I already spoke to the sheriff who said this "It's not hacking. It was in the cloud and all in the sons IPad. She didn't stalk you. But she should have told BF right away. The fact that she didn't, exposed the son to stuff he shouldn't have seen. That is abuse."   BF's lawyer is useless (In regards to me) saying I have no recourse and to "let it go" and "let sleeping dogs lie" 



Title: Re: Update BF's XW court
Post by: Christy22 on April 21, 2021, 02:22:17 PM
I went to the city police day where i work.  They said we can press three seperate charges PLUS get an order against her.  I am going to my attorney today. 
Title: Re: Update BF's XW court
Post by: athene1399 on April 21, 2021, 02:43:22 PM
I am so sorry, Christy. What an invasion of your privacy. How are you doing after finding this out?
Title: Re: Update BF's XW court
Post by: Penny Lane on April 21, 2021, 02:58:45 PM
Yeah this is a HUGE violation and I hope your BF is as concerned as you are! I'm surprised her lawyer let her bring this "evidence" in - it seems like this will make her look bad, not you.

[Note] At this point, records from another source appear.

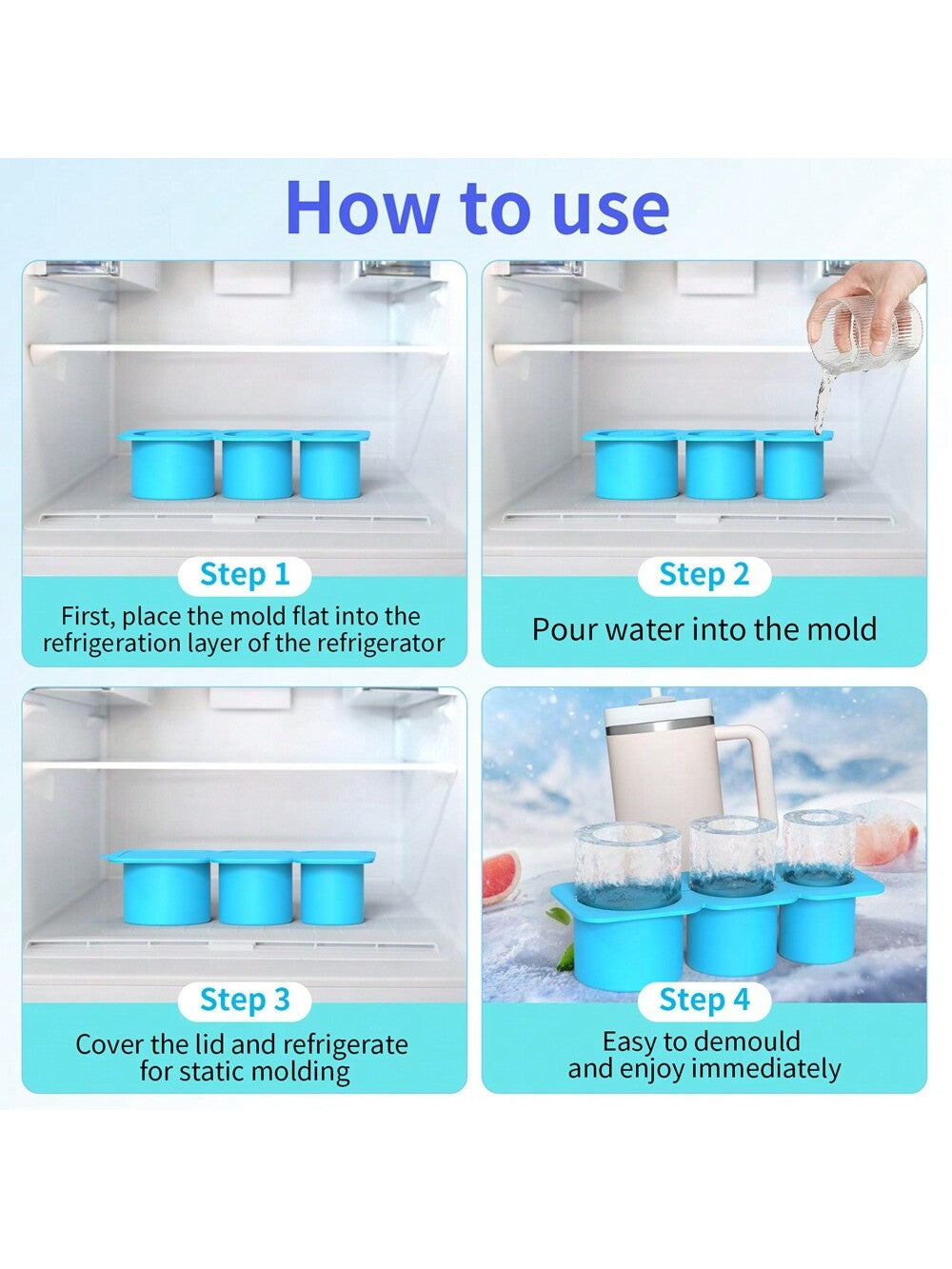 How to use

Step 1
First, place the mold flat into the refrigeration layer of the refrigerator

Step 2
Pour water into the mold

Step 3
Cover the lid and refrigerate for static molding

Step 4
Easy to demould and enjoy immediately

But your BF needs to remove her access to his account immediately, and probably should change all his passwords to something she will never guess.

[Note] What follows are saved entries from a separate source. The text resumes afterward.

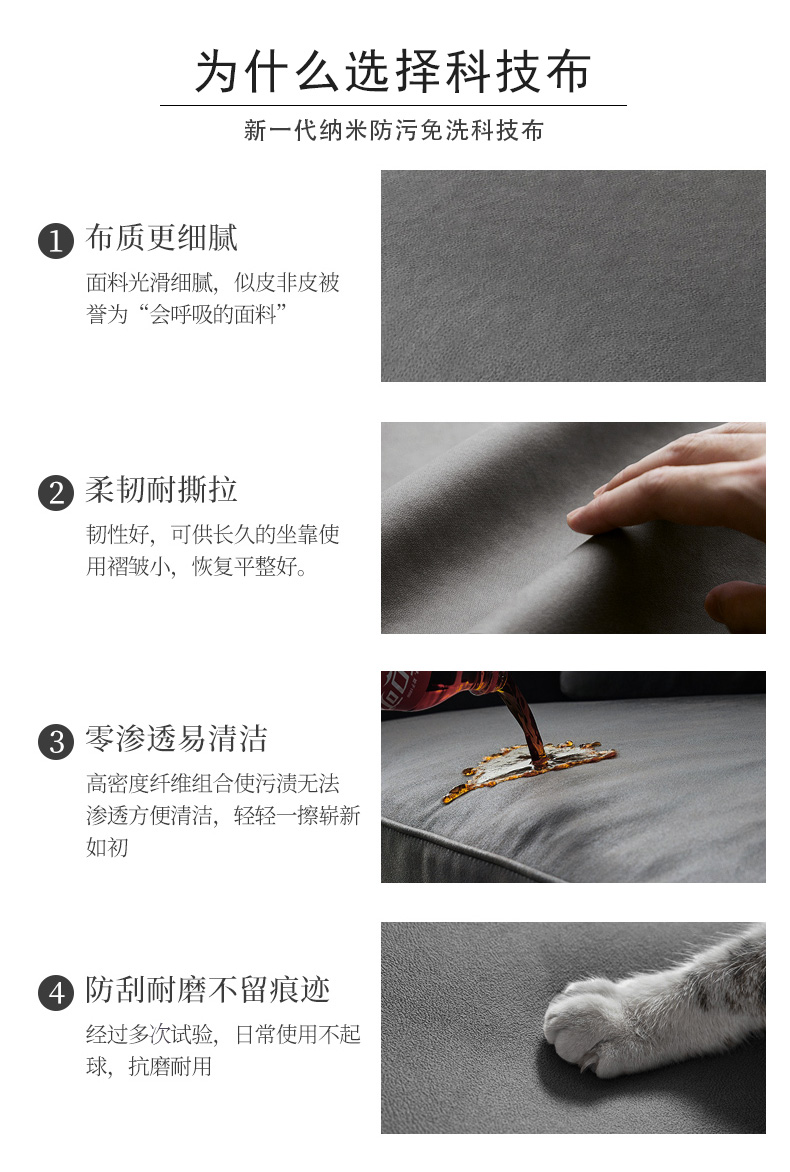 为什么选择科技布

新一代纳米防污免洗科技布

1 布质更细腻

面料光滑细腻，似皮非皮被誉为“会呼吸的面料”

2 柔韧耐撕拉

韧性好，可供长久的坐靠使用褶皱小，恢复平整好。

3 零渗透易清洁

高密度纤维组合使污渍无法渗透方便清洁，轻轻一擦崭新如初

4 防刮耐磨不留痕迹

经过多次试验，日常使用不起球，抗磨耐用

Title: Re: Update BF's XW court
Post by: Christy22 on April 22, 2021, 06:15:48 AM
Thanks for the replies...He changed his password and her lawyer called his lawyer demanding the password.  They said it was so their son could play games on the Ipad.  His lawyer told hers to pound sand!!!!  I'm not too upset about it.  I think she did this to break us up as she told the lawyer that once I found out what she knows about me that I was going to dump BF.  We did nothing wrong and she is proving to everyone that she is unfit.  We were told by his lawyer that she is "hanging herself."

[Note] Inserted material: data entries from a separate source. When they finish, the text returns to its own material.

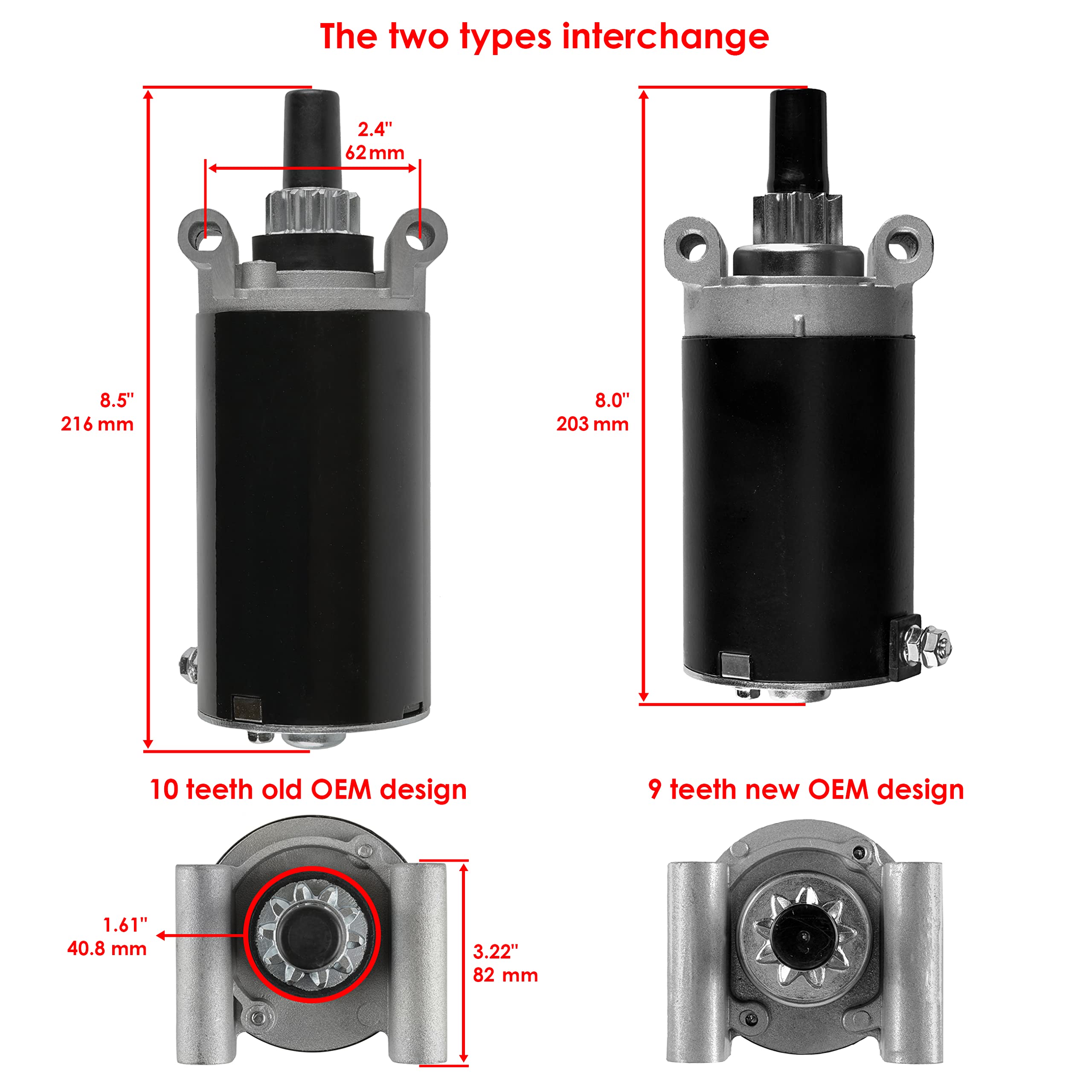 The two types interchange

2.4"
62 mm

8.5"
216 mm

8.0"
203 mm

10 teeth old OEM design

9 teeth new OEM design

1.61"
40.8 mm

3.22"
82 mm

She rolls her eyes at the judge at the hearings!! Can you believe that?  Nevermind that my BF has an email from her way back when that she didn't want their son anymore and wanted to move away with her married boyfriend.  AND NOW YOU WANT FULL CUSTODY? TILL WHEN? WHEN ANOTHER MAN COMES YOUR WAY?

I am 100% positive that she has been going through his Icloud account way before he met me.  BF is now realizing things and told me how she knew things about his ex girlfriend that he thought their son told her.  The police said that each time she opened his Icloud  is a count, meaning if she broke into it 100 times it is now 100 counts of the violation.   I bet it's WAAAAAAAYYYYY up there.